DATA FOR PROCESSING:
_ _ _
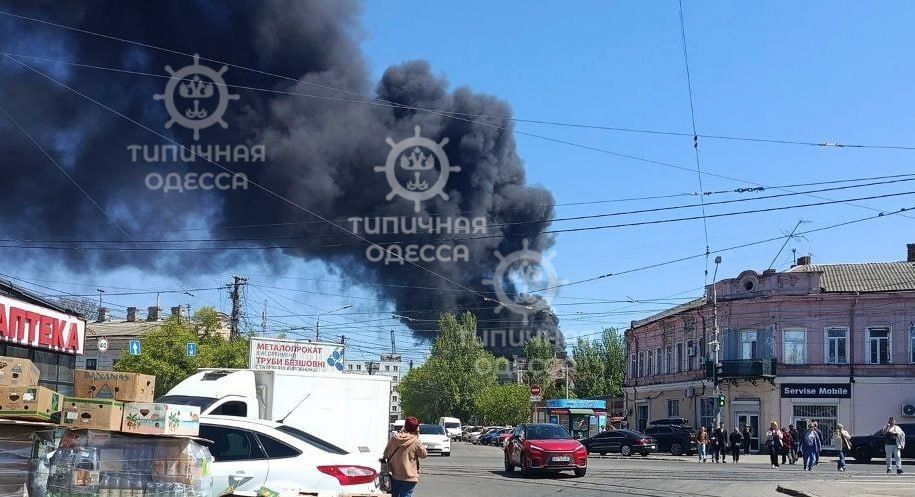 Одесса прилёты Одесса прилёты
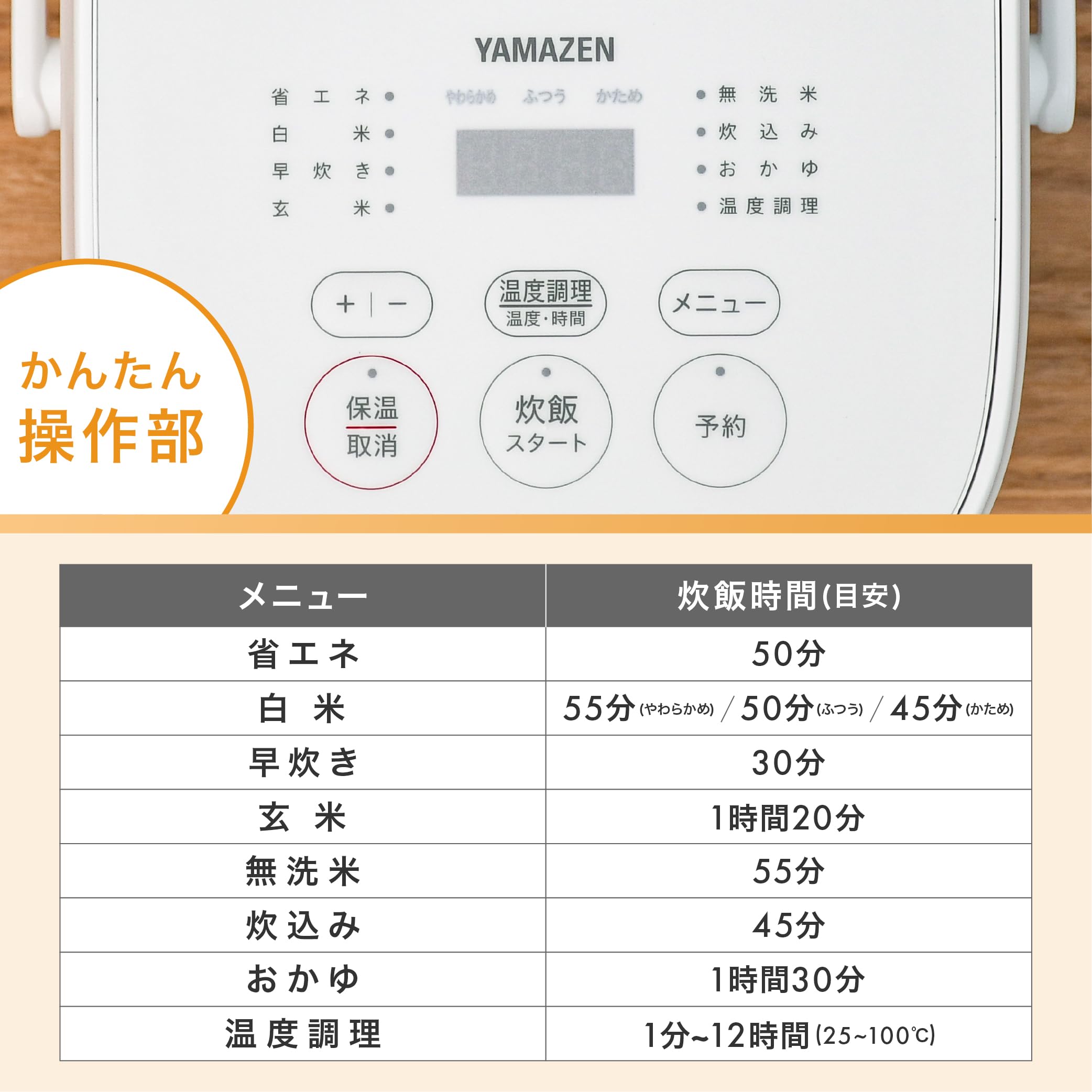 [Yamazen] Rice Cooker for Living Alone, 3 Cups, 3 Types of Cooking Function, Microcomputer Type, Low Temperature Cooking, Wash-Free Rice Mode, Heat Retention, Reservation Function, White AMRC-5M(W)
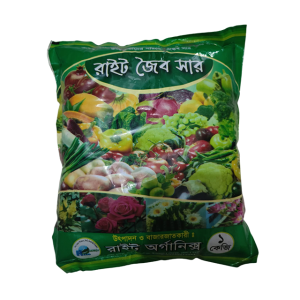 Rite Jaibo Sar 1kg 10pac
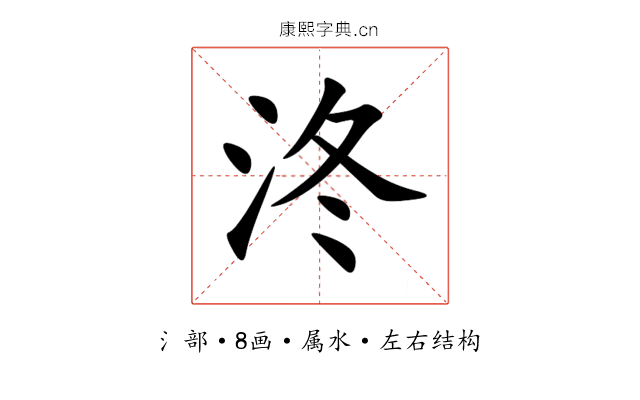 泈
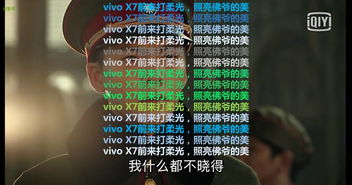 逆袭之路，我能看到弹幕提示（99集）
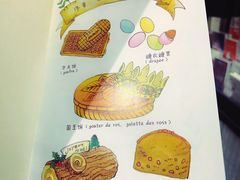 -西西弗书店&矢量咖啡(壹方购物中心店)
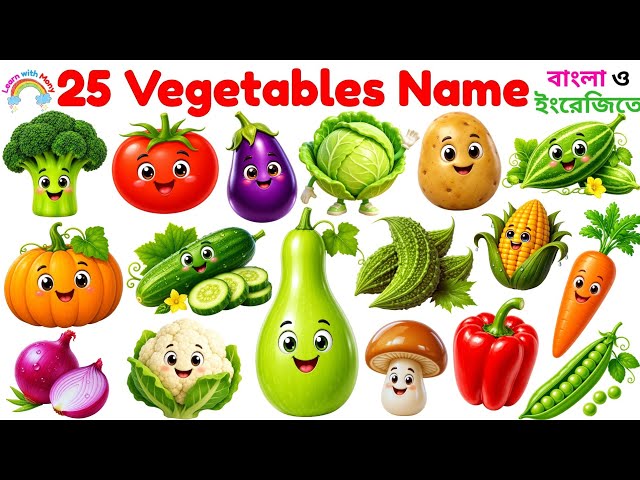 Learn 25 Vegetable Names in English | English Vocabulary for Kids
_ _ _
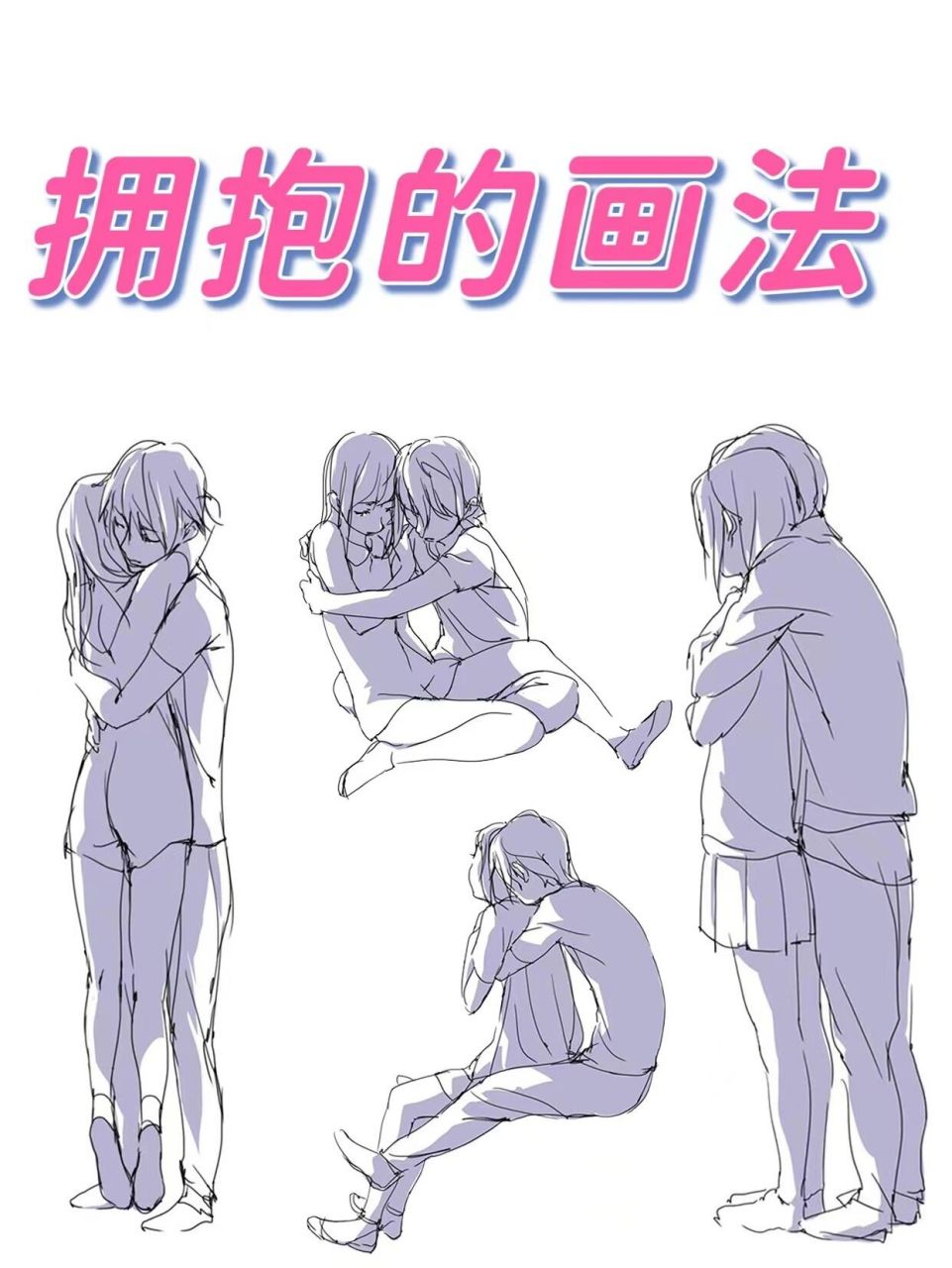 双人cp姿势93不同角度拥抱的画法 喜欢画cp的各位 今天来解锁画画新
_ _ _
WHAT TO DO: Starting at the line above that contains "Одесса прилёты Одесса прилёты", transcribe every line exactly through the line that contains "Learn 25 Vegetable", including that last one, and skip the pictures.

TASK RESPONSE:
 Одесса прилёты Одесса прилёты
 [Yamazen] Rice Cooker for Living Alone, 3 Cups, 3 Types of Cooking Function, Microcomputer Type, Low Temperature Cooking, Wash-Free Rice Mode, Heat Retention, Reservation Function, White AMRC-5M(W)
 Rite Jaibo Sar 1kg 10pac
 泈
 逆袭之路，我能看到弹幕提示（99集）
 -西西弗书店&矢量咖啡(壹方购物中心店)
 Learn 25 Vegetable Names in English | English Vocabulary for Kids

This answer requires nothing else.